Weniger Spaß, mehr Einschränkungen: Zwiebelmarkt Weimar startet in Corona-Zeiten

Weimar - Am heutigen Mittwoch startet die 367. Ausgabe des Weimarer Zwiebelmarktes. Wegen Corona wird der Markt jedoch nicht so sein, wie man ihn eigentlich kennt. 

Zwiebelzöpfe hängen an einem Marktstand auf dem 366. Weimarer Zwiebelmarkt.
Zwiebelzöpfe hängen an einem Marktstand auf dem 366. Weimarer Zwiebelmarkt.  © Martin Schutt/dpa-Zentralbild/dpa

Das älteste Volksfest Thüringens findet trotz der Pandemie wie immer am zweiten Oktoberwochenende statt. Um einen möglichen Ansturm an Besuchern besser unter Kontrolle zu haben, wurde der "Viehe- und Zippelmarckt" dieses Jahr um zwei Tage verlängert. 

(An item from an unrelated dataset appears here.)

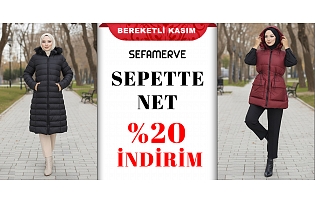 Sepette Net %20 İndirim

Somit öffnet der Markt bereits am heutigen Mittwoch seine Pforten. Zwiebelrispen, Trockensträuße sowie Obst und Gemüse können auf dem verkleinerten Wochenmarkt zwischen Theaterplatz, Schillerstraße und dem Markt käuflich erworben werden.  

Im Mittelpunkt stehen natürlich - wie jedes Jahr - die traditionellen und über die thüringischen Landesgrenzen hinaus berühmten Zwiebelzöpfe der Heldrunger Zwiebelbauern. 

Trotz vieler gewohnter Dinge sind die Auswirkungen von Corona auf dem seit 1653 existierenden Markt aber deutlich zu spüren. 

Weniger Spaß und viele Einschränkungen

Das Volksfest wird in diesem Jahr wahrscheinlich nur etwas für Kultur- und Zwiebelliebhaber sein. Gestrichen wurde nämlich alles, wo sich Menschenmassen ansammeln könnten:  

Heißt: Es gibt keine Bühnenprogramme oder kulturelle Begleitveranstaltungen.

Der Stadtlauf, welcher seit 1990 zum festen Repertoire des Marktes gehört, wurde ebenfalls gestrichen. Dazu werden der Kinderzwiebelmarkt und Attraktionen wie das Riesenrad auch nicht zu sehen sein. 

Auf dem gesamten Zwiebelmarkt herrscht für alle Besucher - ohne Ausnahme (!) - Maskenpflicht. Von Freitag bis Sonntag werden die Marktzeiten auf 18 Uhr reduziert. 

Während der Marktzeiten ist die Innenstadt für den Verkehr gesperrt.